1) Which method should I use for primers?

Use nearest-neighbor for most primer design because it accounts for stacking, salt, and concentration. Wallace is a quick check for very short oligos, and GC-empirical is a coarse estimate for longer sequences.

2) What characters are accepted in the sequence?

Only A, C, G, and T are used. Spaces and line breaks are allowed. Any other characters are ignored, so paste carefully if your sequence includes ambiguous bases.

3) Why can Wallace and nearest-neighbor differ a lot?

Wallace only counts bases and assumes average behavior. Nearest-neighbor uses base order, thermodynamic parameters, and experimental conditions. For GC-rich or structured primers, the difference can be several degrees.

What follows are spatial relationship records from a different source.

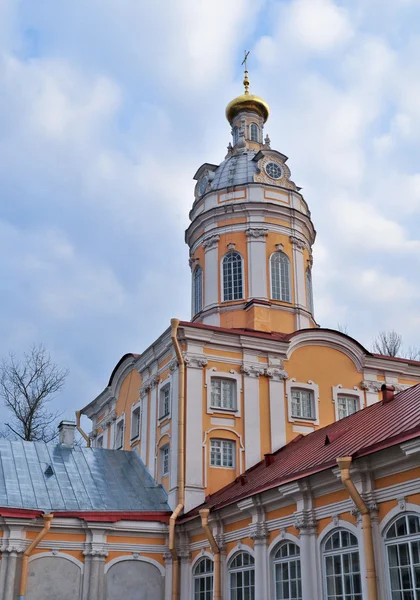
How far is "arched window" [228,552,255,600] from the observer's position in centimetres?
1563

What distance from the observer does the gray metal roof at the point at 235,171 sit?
26.3 meters

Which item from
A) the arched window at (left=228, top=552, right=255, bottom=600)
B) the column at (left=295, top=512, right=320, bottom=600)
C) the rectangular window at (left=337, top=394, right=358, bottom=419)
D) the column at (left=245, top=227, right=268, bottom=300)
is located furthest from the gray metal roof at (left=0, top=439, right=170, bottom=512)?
the column at (left=245, top=227, right=268, bottom=300)

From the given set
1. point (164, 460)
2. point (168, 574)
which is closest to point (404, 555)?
point (168, 574)

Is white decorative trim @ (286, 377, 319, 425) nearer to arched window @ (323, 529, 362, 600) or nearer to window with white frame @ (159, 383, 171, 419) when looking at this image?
window with white frame @ (159, 383, 171, 419)

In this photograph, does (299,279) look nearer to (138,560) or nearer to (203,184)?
(203,184)

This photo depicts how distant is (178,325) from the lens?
66.2ft

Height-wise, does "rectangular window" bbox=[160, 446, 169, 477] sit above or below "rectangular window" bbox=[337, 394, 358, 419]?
below

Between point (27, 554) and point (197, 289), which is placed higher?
point (197, 289)

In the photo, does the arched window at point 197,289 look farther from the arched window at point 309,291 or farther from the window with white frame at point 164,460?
the window with white frame at point 164,460

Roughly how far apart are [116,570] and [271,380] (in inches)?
269

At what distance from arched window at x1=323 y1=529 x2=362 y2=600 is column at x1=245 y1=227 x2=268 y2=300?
11477 millimetres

4) How should I choose strand concentration?

Enter the strand concentration used in your reaction mix. For PCR primers, a typical range is 0.1–1.0 µM per primer. Concentration affects Tm logarithmically, so large changes matter more than small ones.

5) What does self-complementary mean here?

A self-complementary sequence is identical to its reverse complement. Such sequences can form duplexes without a distinct partner strand and may also form hairpins. The thermodynamic model applies a symmetry correction and an effective concentration change.

6) How do Mg²⁺ and dNTP affect Tm?

Mg²⁺ stabilizes duplexes strongly, but dNTPs can bind magnesium and reduce the free Mg²⁺ that actually screens the backbone. If you change dNTP concentration, keep Mg²⁺ reporting consistent for fair comparisons.

7) How do I pick an annealing temperature from Tm?

A common starting point is 3–5 °C below the lower primer Tm, then optimize. If specificity is poor, raise annealing in small steps. If yield is low, lower annealing slightly or adjust Mg²⁺ and primer concentration.